2) Internationalism is the key to prosperity.

In the past year or so, I’ve spent most of my time in one of two countries. Firstly, the Netherlands: a tiny, swampy country with few natural resources, which adopted a policy of openness to the world, free trade and internationalism, and managed to become one of the richest countries the world has ever seen. And secondly, Malawi –  a tiny, swampy country with few natural resources, which adopted a policy of protectionism and isolationism; failed to negotiate a transit deal with neighbouring Mozambique; deterred foreign investment; imposed expensive and unpredictable border rules; and managed to become one of the poorest countries the world has ever seen. In Britain this week, there has been endless debate about exactly how serious the economic downturn following a Brexit would be, but the overarching lesson seems pretty clear: countries which prosper do so not by raising drawbridges, but by eliminating tariffs, easing customs controls, promoting cross-border investment, and enabling the free movement of goods and people – in other words, by doing exactly what the EU aims to do. Building an autarkic siege economy won’t make British industry thrive, and won’t bring back the glory days of Boris Johnson’s childhood.

3) Symbolism matters.

These days, political manipulation has become so pervasive that there’s a natural tendency to disdain anything which reeks of messaging or political theatre. The world needs more “substance”, we hear, and less “spin”. But the opposite is also sometimes true. Symbols matter; soft power matters; grand gestures and simple images can change the world. The election of a black man, or a woman, as U.S. President has greater meaning than the election of yet another ageing white man.

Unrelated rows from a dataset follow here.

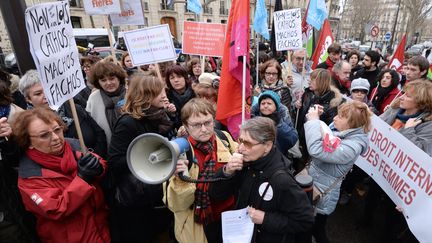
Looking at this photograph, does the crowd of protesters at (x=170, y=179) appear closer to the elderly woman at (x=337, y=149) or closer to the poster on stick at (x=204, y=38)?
the elderly woman at (x=337, y=149)

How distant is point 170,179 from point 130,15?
3.72 meters

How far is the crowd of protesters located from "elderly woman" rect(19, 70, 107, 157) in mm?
10

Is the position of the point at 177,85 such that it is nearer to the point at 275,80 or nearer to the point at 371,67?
the point at 275,80

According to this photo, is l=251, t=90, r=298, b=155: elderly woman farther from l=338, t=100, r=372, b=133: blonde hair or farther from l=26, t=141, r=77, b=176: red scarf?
l=26, t=141, r=77, b=176: red scarf

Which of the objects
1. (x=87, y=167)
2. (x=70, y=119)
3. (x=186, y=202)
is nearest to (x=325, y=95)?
(x=186, y=202)

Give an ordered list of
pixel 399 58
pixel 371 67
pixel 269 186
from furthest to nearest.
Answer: pixel 399 58 < pixel 371 67 < pixel 269 186

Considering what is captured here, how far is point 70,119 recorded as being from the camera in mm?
2678

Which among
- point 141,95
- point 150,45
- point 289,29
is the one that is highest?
point 289,29

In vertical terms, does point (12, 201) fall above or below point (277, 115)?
below

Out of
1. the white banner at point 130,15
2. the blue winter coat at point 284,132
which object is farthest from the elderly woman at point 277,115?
the white banner at point 130,15

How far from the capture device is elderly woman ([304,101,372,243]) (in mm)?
2271

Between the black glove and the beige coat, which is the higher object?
the black glove

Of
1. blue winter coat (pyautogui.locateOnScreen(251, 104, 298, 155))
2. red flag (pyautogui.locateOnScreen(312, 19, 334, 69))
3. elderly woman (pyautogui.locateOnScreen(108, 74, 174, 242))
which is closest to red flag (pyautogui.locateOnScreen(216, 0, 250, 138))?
blue winter coat (pyautogui.locateOnScreen(251, 104, 298, 155))

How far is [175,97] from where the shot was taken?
3525 mm
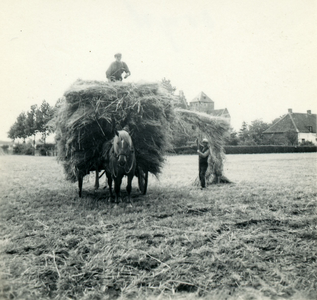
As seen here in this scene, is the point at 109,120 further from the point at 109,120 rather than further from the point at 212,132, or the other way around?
the point at 212,132

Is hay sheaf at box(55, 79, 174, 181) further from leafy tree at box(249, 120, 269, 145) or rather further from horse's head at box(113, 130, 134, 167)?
leafy tree at box(249, 120, 269, 145)

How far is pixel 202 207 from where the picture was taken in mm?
7098

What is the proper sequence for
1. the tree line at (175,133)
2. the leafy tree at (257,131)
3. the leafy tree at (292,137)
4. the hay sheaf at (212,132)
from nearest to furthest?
the hay sheaf at (212,132) < the tree line at (175,133) < the leafy tree at (292,137) < the leafy tree at (257,131)

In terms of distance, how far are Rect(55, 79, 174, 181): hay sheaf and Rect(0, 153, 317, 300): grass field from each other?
130 cm

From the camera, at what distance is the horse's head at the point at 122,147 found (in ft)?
22.5

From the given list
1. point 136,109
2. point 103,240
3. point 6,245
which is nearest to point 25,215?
point 6,245

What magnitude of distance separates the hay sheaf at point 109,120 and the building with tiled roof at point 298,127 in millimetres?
37481

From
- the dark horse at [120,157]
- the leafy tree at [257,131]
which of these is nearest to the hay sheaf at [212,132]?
the dark horse at [120,157]

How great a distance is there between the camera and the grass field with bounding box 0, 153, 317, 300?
325 centimetres

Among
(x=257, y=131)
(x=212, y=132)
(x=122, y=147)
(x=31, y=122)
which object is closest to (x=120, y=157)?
(x=122, y=147)

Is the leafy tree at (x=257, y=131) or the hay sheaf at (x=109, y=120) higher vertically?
the leafy tree at (x=257, y=131)

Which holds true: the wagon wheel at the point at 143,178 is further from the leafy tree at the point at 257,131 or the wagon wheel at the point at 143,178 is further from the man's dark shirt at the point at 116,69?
the leafy tree at the point at 257,131

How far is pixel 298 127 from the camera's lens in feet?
149

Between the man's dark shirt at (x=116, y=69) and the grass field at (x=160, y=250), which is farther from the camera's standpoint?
the man's dark shirt at (x=116, y=69)
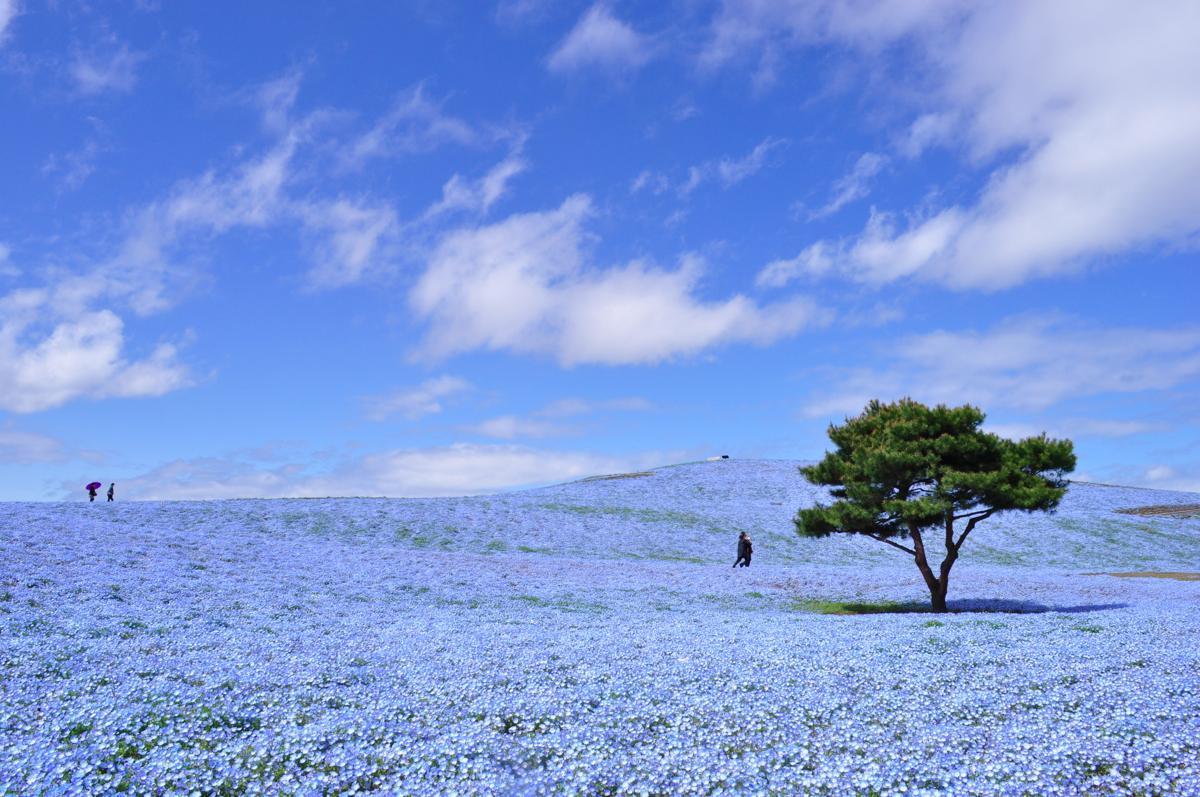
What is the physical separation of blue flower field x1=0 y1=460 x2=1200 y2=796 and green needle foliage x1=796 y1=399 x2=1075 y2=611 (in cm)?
345

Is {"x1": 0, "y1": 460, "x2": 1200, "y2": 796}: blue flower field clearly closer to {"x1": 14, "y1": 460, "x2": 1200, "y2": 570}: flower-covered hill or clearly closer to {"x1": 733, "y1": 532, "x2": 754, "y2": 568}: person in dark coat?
{"x1": 733, "y1": 532, "x2": 754, "y2": 568}: person in dark coat

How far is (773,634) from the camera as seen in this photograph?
59.6ft

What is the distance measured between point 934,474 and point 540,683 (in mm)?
17951

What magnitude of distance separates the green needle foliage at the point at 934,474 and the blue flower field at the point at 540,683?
3451mm

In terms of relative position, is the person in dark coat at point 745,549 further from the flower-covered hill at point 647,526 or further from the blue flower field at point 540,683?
the blue flower field at point 540,683

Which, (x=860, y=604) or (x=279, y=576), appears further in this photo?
(x=860, y=604)

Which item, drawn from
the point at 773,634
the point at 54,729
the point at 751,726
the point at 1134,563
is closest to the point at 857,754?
the point at 751,726

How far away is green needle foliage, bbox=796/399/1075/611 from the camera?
81.1 ft

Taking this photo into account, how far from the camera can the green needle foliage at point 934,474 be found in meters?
24.7

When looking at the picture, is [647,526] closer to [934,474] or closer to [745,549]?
[745,549]

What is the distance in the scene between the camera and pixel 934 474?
25469 mm

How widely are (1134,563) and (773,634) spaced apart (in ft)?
135

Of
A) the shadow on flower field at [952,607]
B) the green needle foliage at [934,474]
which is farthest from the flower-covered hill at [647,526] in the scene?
the green needle foliage at [934,474]

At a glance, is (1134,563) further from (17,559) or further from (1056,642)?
(17,559)
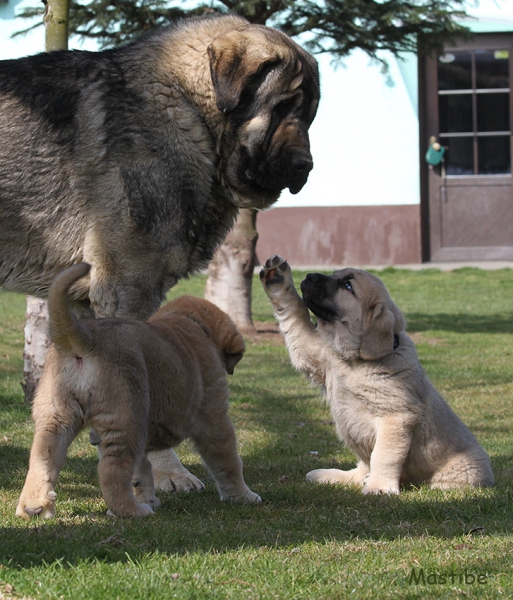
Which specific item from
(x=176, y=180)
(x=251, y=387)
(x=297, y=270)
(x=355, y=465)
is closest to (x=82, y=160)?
(x=176, y=180)

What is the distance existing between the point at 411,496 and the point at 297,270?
1303 cm

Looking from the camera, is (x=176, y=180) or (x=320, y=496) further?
(x=320, y=496)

A handshake between an Israeli and a Palestinian leader has greater impact than years of behind-the-scenes negotiations. The election of a Muslim bus driver’s son as Mayor helps promote ‘London values’ in a way that the election of a millionaire old Etonian never can. And, in the same way, a vote to remain in Europe provides a short-hand telegraph to the rest of the world about the kind of country which Britain is, and wants to be – guided by cooperation rather than conflict, internationalism rather than nationalism, and tolerance rather than jingoistic bigotry. I spent part of last week travelling around the north of Uganda. The people I met in the villages there probably won’t notice if Britain negotiates a new trade deal with Denmark, but they will notice if the British people announce to the world that their country is less welcoming and less connected than before, with a foreign policy which can be summarised by the poster shown below. In the 1970s, when the last EU referendum was looming, the Financial Times warned that Britain risked becoming a “tight little island” closed off from the rest of the world. We shouldn’t broadcast to the world that that’s what we’re becoming again.

For these reasons, along with many others, I will be voting to remain.